Required work ▸
(a) Answer these questions from the text on topic models in corpustools:
(i) In how many documents must a noun, proper name or verb occur at least to be used?
(ii) Which package does corpustools use to fit an LDA topic model?
(iii) Besides the same output as the LDA function, what does lda_fit add to the tCorpus?
(b) Resume the text on topic models in corpustools, carrying on after its final line.

Text block ▸
For this example we'll only use nouns, proper names and verbs that occur in at least 10 documents. In the feature_subset method we indicate that we want to use the lemma
column, and store the results in the new feature
column. The feature_subset does not remove rows from the tokens data, but only makes the values that do not meet the subset conditions NA values. Thus the full corpus stays intact, but we can use the feature
column to perform analyses with only the subset of lemma.
tc$feature_subset(column = 'lemma', new_column = 'feature',
min_docfreq = 10, subset = POS %in% c('NOUN','PROPN','VERB'))
For fitting an LDA topic model in corpustools
we use the topicmodels
package. However, instead of creating a DTM and using the LDA function (see tutorial on LDA in R), the tCorpus has a method lda_fit
. This method is a thin wrapper around the LDA function, and also gives the same output. But in addition, it adds the 'wordassignments' (the topics assigned to words in the last iteration) to the tCorpus.
m = tc$lda_fit('feature', create_feature = 'topic', K = 5, alpha = 0.001)
So now the tokenlist has a column with the topic number.
head(tc$tokens[,c('doc_id','sentence','token','lemma','POS','feature','topic')], 10)

Supplied material ▸
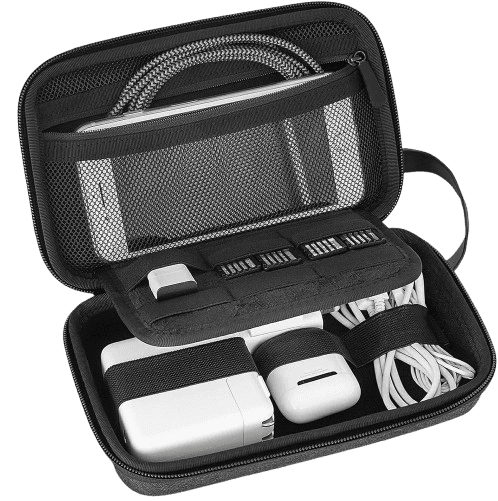 JETech Travel Accessories Organizer Case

Results of the tasks ▸
(a)
(i) 10
(ii) topicmodels
(iii) The 'wordassignments', meaning the topics assigned to words in the last iteration.

(b)
doc_id | sentence | token | lemma | POS | feature | topic |
---|---|---|---|---|---|---|
111541965 | 1 | It | it | PRON | NA | NA |
111541965 | 1 | is | be | AUX | NA | NA |
111541965 | 1 | our | we | PRON | NA | NA |
111541965 | 1 | unfinished | unfinished | ADJ | NA | NA |
111541965 | 1 | task | task | NOUN | task | 5 |
111541965 | 1 | to | to | PART | NA | NA |
111541965 | 1 | restore | restore | VERB | restore | 1 |
111541965 | 1 | the | the | DET | NA | NA |
111541965 | 1 | basic | basic | ADJ | NA | NA |
111541965 | 1 | bargain | bargain | NOUN | NA | NA |
The tCorpus has a function for looking at the top terms for a given feature or document variable. This only counts the occurence of features, so it does not take topic assignment scores into account. It is thus different from the terms
function in topicmodels
, which shows the top n most likely terms per topic, but it does serve a similar purpose.
Here we use this to look at the top words per topic. Instead of ranking by absolute frequency (which mainly shows common terms) we rank by the Chi2 value for the relative frequency of a term in a topic compared to the corpus in general.
top_features(tc, 'feature', group_by = 'topic', rank_by = 'chi2')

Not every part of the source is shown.